> EXERCISE PROMPT
Write out the full listing again, exactly as it stands.

> DATASET ENTRIES
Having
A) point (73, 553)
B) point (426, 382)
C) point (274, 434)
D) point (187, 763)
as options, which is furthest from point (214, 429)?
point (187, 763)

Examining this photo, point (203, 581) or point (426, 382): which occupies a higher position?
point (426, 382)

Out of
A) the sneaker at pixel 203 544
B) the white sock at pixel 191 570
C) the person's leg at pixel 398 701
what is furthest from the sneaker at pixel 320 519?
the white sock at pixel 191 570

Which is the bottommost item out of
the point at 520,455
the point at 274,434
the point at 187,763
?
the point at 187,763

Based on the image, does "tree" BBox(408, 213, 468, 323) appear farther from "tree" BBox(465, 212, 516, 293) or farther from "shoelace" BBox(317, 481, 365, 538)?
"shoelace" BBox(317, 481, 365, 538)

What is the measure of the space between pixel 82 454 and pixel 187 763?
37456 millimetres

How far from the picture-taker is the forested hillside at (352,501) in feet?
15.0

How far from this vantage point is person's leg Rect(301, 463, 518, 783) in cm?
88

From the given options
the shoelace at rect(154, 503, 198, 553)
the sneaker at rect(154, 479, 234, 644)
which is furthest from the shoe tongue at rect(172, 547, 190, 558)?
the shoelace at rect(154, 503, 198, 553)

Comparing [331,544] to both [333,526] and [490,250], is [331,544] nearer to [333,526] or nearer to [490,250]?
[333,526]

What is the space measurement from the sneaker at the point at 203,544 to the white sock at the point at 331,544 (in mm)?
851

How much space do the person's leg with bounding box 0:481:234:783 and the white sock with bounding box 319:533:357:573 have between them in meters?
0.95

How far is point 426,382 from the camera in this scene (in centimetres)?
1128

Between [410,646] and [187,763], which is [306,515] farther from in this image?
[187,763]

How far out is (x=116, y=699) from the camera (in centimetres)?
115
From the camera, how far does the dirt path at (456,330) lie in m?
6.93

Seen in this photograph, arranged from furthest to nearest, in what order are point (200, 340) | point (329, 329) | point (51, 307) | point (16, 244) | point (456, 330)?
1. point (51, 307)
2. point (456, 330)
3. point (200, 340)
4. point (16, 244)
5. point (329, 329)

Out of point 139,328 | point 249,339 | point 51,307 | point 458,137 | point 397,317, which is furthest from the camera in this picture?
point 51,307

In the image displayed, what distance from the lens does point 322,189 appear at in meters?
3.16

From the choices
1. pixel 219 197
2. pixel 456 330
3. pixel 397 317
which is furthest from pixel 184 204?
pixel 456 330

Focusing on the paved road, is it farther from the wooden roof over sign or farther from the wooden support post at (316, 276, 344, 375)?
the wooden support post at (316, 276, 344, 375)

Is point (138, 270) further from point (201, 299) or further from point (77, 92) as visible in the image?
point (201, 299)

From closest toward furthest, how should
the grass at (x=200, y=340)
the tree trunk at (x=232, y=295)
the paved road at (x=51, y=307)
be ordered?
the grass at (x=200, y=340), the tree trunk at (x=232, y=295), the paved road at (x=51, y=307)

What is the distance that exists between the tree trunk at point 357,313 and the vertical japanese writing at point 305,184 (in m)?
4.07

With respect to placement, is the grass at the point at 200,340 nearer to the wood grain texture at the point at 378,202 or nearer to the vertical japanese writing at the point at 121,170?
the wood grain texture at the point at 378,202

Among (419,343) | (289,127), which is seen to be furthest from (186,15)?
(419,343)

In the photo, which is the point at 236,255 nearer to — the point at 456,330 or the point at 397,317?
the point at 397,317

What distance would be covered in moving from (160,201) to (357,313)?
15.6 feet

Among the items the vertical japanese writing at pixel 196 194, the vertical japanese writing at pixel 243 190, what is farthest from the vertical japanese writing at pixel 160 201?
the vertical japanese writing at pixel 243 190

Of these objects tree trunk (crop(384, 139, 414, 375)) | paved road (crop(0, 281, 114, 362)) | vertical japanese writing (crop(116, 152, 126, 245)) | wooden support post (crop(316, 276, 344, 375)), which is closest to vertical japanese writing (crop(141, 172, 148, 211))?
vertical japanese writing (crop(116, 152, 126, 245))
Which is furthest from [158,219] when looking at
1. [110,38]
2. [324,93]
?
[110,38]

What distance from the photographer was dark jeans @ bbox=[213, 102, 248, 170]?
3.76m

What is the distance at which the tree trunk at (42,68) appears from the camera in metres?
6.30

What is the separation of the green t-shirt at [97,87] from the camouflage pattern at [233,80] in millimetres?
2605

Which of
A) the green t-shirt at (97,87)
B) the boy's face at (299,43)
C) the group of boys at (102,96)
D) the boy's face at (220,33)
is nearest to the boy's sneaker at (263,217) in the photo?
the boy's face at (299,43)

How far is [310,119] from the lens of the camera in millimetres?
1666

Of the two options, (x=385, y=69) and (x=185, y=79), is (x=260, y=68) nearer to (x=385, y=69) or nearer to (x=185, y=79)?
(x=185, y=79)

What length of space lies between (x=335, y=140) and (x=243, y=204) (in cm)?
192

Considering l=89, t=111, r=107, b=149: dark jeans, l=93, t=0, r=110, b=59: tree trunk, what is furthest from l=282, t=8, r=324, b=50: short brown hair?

> FULL OUTPUT
Having
A) point (73, 553)
B) point (426, 382)
C) point (274, 434)
D) point (187, 763)
as options, which is furthest from point (214, 429)?
point (187, 763)

Examining this photo, point (203, 581) or point (426, 382): which occupies a higher position?
point (426, 382)

Out of
A) the sneaker at pixel 203 544
B) the white sock at pixel 191 570
C) the person's leg at pixel 398 701
what is furthest from the sneaker at pixel 320 519?
the white sock at pixel 191 570

Which is the bottommost item out of
the point at 520,455
the point at 274,434
the point at 187,763
?
the point at 187,763

Based on the image, does "tree" BBox(408, 213, 468, 323) appear farther from "tree" BBox(465, 212, 516, 293) or farther from "shoelace" BBox(317, 481, 365, 538)?
"shoelace" BBox(317, 481, 365, 538)

What is the measure of the space between pixel 82 454 and pixel 187 763?
37456 millimetres

How far from the picture-taker is the forested hillside at (352,501) in feet?
15.0

How far from this vantage point is person's leg Rect(301, 463, 518, 783) in cm?
88

From the given options
the shoelace at rect(154, 503, 198, 553)
the sneaker at rect(154, 479, 234, 644)
which is furthest from the shoe tongue at rect(172, 547, 190, 558)?
the shoelace at rect(154, 503, 198, 553)

Comparing [331,544] to both [333,526] and [490,250], is [331,544] nearer to [333,526] or nearer to [490,250]?
[333,526]

What is the space measurement from the sneaker at the point at 203,544 to the white sock at the point at 331,544 (in mm)?
851

How much space do the person's leg with bounding box 0:481:234:783 and the white sock with bounding box 319:533:357:573 have between them in meters?
0.95

How far is point 426,382 from the camera in this scene (in centimetres)?
1128

Between [410,646] and [187,763], which is [306,515] farther from in this image?
[187,763]

How far out is (x=116, y=699) from the camera (in centimetres)?
115
From the camera, how far does the dirt path at (456,330) lie in m?
6.93

Seen in this photograph, arranged from furthest to nearest, in what order are point (200, 340) | point (329, 329) | point (51, 307) | point (16, 244) | point (456, 330)?
1. point (51, 307)
2. point (456, 330)
3. point (200, 340)
4. point (16, 244)
5. point (329, 329)

Out of point 139,328 | point 249,339 | point 51,307 | point 458,137 | point 397,317, which is furthest from the camera in this picture?
point 51,307

In the image displayed, what distance from the lens does point 322,189 appear at in meters?
3.16

From the choices
1. pixel 219 197
2. pixel 456 330
3. pixel 397 317
which is furthest from pixel 184 204?
pixel 456 330

Focusing on the paved road, is it farther from the wooden roof over sign or farther from the wooden support post at (316, 276, 344, 375)?
the wooden support post at (316, 276, 344, 375)

Is point (138, 270) further from point (201, 299) or further from point (77, 92) as visible in the image?
point (201, 299)

From closest toward furthest, how should
the grass at (x=200, y=340)
the tree trunk at (x=232, y=295)
the paved road at (x=51, y=307)
be ordered?
the grass at (x=200, y=340), the tree trunk at (x=232, y=295), the paved road at (x=51, y=307)

What is the distance that exists between the tree trunk at point 357,313 and the vertical japanese writing at point 305,184 (in m)?
4.07

With respect to placement, is the grass at the point at 200,340 nearer to the wood grain texture at the point at 378,202 or nearer to the vertical japanese writing at the point at 121,170?
the wood grain texture at the point at 378,202

Among (419,343) | (289,127), which is seen to be furthest from (186,15)?
(419,343)

In the photo, which is the point at 236,255 nearer to — the point at 456,330 or the point at 397,317?
the point at 397,317

What distance would be covered in moving from (160,201) to (357,313)?
15.6 feet

Among the items the vertical japanese writing at pixel 196 194, the vertical japanese writing at pixel 243 190, what is farthest from the vertical japanese writing at pixel 160 201?
the vertical japanese writing at pixel 243 190

Of these objects tree trunk (crop(384, 139, 414, 375)) | paved road (crop(0, 281, 114, 362)) | vertical japanese writing (crop(116, 152, 126, 245)) | wooden support post (crop(316, 276, 344, 375)), which is closest to vertical japanese writing (crop(141, 172, 148, 211))?
vertical japanese writing (crop(116, 152, 126, 245))
Which is furthest from [158,219] when looking at
1. [110,38]
2. [324,93]
?
[110,38]

What distance from the photographer was dark jeans @ bbox=[213, 102, 248, 170]?
3.76m

What is the distance at which the tree trunk at (42,68) appears from the camera in metres?
6.30

What is the separation of the green t-shirt at [97,87] from the camouflage pattern at [233,80] in millimetres?
2605

Which of
A) the green t-shirt at (97,87)
B) the boy's face at (299,43)
C) the group of boys at (102,96)
D) the boy's face at (220,33)
is nearest to the boy's sneaker at (263,217) in the photo?
the boy's face at (299,43)

How far is [310,119] from the lens of the camera in millimetres?
1666

Of the two options, (x=385, y=69) and (x=185, y=79), is (x=260, y=68) nearer to (x=385, y=69) or nearer to (x=185, y=79)?
(x=185, y=79)

What length of space lies between (x=335, y=140) and (x=243, y=204) (in cm)?
192

Considering l=89, t=111, r=107, b=149: dark jeans, l=93, t=0, r=110, b=59: tree trunk, what is furthest from l=282, t=8, r=324, b=50: short brown hair?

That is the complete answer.